When associated in a 1:1:1 stoichiometry, SYB, SYX and SNAP-25 form a SNARE complex also known as the core complex. Assembly of the ternary core complex is through interactions of SNARE motifs of the three SNAREs. Specifically, the core complex is a four helical bundle with SYB contributing its cytosolic coiled-coil domain, SYX contributing its H3 domain and SNAP-25 contributing both C- and N- terminal coiled-coils. The coiled-coil domains of SNAREs associate in a parallel alignment. That is, the N-termini are adjacent to one another with the C-termini adjacent to one another on the opposite end. Such alignment brings the umtransmembrane domains of SYB and SYX close together and thus puts the synaptic vesicle membrane into close opposition to the plasma membrane.

Structure of the SNARE core complex I

Figure 1 Structure of the SNARE core complex I.

Full assembly of the core complex may go through several conformational intermediates. Binding of SYX and SNAP-25 to form a binary receptor complex on the plasma membrane awaiting the addition of SYB may be the first step of core complex nucleation. During vesicle priming, a loose ternary SNARE complex is formed in trans between the membranes. Frequently referred to as the trans-SNARE complex, this conformation is formed through partial association of the SNARE motifs at the N-terminal ends, while the membrane proximal C-termini of SNARE motifs and the transmembrane domains of SYX and SYB remain disassociated. Complete core complex nucleation is through a rapid N- to C-terminal zippering of SNARE motifs triggered by a fusion signal.

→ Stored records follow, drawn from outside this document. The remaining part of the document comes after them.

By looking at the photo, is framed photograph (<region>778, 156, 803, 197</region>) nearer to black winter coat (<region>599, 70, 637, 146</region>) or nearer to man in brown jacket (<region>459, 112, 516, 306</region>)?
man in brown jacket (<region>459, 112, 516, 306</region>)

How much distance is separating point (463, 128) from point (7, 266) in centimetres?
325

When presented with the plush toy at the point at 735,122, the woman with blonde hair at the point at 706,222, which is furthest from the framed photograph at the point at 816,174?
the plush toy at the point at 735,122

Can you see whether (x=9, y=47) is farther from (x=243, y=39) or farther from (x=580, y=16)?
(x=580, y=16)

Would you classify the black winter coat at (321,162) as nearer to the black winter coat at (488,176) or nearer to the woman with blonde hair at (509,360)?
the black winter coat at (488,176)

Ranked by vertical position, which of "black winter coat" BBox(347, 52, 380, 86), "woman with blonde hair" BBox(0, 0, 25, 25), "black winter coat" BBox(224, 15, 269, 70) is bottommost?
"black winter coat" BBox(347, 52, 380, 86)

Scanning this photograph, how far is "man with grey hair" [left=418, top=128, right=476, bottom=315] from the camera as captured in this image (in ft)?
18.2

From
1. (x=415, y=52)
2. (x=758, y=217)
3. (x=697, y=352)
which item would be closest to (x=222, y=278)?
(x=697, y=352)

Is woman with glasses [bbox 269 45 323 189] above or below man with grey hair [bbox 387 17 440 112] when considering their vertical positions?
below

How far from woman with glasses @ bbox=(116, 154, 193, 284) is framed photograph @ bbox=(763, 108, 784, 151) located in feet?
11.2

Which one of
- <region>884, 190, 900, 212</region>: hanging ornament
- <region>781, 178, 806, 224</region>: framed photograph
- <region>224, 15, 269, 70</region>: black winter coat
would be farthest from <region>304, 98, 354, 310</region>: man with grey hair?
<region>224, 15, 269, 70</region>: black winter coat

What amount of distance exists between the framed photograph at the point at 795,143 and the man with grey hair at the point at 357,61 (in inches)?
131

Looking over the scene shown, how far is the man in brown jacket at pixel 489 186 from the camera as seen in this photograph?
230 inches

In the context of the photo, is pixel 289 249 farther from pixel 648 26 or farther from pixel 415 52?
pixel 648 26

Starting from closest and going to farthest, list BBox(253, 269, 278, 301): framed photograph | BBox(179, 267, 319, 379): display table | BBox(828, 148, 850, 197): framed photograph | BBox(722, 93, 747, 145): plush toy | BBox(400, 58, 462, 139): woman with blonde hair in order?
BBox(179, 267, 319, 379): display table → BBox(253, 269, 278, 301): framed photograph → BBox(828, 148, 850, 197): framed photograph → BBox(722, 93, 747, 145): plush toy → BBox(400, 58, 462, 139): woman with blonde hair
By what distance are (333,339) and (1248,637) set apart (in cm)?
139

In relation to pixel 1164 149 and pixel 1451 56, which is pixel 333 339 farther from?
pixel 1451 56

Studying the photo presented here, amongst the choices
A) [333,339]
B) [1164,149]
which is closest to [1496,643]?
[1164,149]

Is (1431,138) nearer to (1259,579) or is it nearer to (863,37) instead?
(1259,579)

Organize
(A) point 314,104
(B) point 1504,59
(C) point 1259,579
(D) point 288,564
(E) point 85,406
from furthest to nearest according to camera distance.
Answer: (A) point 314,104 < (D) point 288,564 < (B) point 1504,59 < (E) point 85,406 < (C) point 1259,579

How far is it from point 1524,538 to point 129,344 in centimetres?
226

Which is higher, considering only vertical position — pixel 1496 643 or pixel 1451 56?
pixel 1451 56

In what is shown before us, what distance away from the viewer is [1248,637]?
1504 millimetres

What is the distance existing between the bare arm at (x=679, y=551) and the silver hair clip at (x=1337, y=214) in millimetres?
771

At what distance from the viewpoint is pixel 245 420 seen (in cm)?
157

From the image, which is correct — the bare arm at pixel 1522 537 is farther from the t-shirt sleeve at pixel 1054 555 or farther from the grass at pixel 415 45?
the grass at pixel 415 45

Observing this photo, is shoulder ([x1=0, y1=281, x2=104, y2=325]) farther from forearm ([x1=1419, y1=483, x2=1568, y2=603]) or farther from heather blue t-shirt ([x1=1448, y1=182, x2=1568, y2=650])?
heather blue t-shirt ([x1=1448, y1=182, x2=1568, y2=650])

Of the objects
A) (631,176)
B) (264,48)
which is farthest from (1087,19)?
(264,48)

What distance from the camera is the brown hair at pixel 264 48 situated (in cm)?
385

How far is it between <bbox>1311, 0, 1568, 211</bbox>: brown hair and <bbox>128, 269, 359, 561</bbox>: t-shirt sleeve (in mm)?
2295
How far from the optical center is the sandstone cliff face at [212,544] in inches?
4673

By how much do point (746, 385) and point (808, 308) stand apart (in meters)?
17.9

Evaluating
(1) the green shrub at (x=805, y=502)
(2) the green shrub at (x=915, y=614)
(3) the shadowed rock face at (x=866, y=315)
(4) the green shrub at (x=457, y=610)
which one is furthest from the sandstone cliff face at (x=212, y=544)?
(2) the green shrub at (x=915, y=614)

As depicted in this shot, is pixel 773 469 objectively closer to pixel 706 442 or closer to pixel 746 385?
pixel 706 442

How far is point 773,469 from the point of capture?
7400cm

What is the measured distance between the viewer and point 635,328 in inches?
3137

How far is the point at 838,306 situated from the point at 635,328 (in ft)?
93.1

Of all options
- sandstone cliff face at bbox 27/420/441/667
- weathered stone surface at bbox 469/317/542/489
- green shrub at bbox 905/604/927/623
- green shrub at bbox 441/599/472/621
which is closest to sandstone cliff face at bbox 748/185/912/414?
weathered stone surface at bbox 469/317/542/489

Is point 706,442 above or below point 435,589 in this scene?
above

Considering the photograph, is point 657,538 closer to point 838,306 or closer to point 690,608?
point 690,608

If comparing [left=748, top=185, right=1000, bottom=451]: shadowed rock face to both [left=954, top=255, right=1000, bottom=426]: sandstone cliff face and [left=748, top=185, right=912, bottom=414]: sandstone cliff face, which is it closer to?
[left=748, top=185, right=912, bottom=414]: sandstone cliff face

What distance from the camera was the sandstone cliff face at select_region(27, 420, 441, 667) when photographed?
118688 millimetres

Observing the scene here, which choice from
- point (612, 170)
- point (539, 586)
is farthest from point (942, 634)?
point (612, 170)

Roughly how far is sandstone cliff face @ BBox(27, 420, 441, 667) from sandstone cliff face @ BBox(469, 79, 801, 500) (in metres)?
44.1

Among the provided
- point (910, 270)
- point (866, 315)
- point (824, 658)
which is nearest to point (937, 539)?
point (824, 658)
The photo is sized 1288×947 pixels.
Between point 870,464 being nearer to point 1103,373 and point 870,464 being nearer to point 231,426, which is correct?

Fully assembled core complexes, corresponding to cis-SNARE complexes formed after complete synaptic vesicle fusion, are extremely energetically favorable and exhibit extraordinary stability. Specifically, the core complex resists denaturation by SDS and exhibits great heat tolerance with a melting temperature of greater than 90 °C. In monomeric or partially assembled states, the 3 neuronal SNAREs are substrates of clostridial neurotoxins. Cleavage of SYB by tetanus toxin and botulinum toxin types B, D, F and G, SNAP-25 by botulinum toxins A, C and E or SYX by botulinum toxin C produces rapid inhibition of neurotransmission. However, full assembly of core complexes results in resistance to prototypical cleavage by these toxins, because cleavage sites are buried within the intertwined bundle of helices.

The above biochemical, structural and functional data support the following model of SNARE-mediated synaptic vesicle membrane fusion. Membrane fusion is initiated via assembly of the SNARE core complex. The SYX H3 domain is liberated from association with the Habc domain and binds to SNAP-25 to form a binary receptor complex to which SYB is added. During priming, the ternary SNARE complex is partially assembled via association of the N-termini of SNARE motifs, and undergoes rapid zippering towards the C-termini upon Ca2+ triggering. Helical extension proceeds beyond the core complex into the linker regions between SNARE motifs and transmembrane domains, which brings the vesicle and plasma membrane into contact and disrupts the lipid bilayer structure to initiate membrane merger. The repulsion force between the phospholipids is likely overcome by the free energy released during formation of this extremely stable coiled bundle. After membrane fusion, resultant cis-SNARE complexes are disassembled to release free SNAREs to participate in future rounds of vesicle priming and fusion. Disassembly of this stable protein complex requires the ATPase NSF (N–ethylmaleimide sensitive factor) and its cofactor SNAP (soluble NSF attachment protein).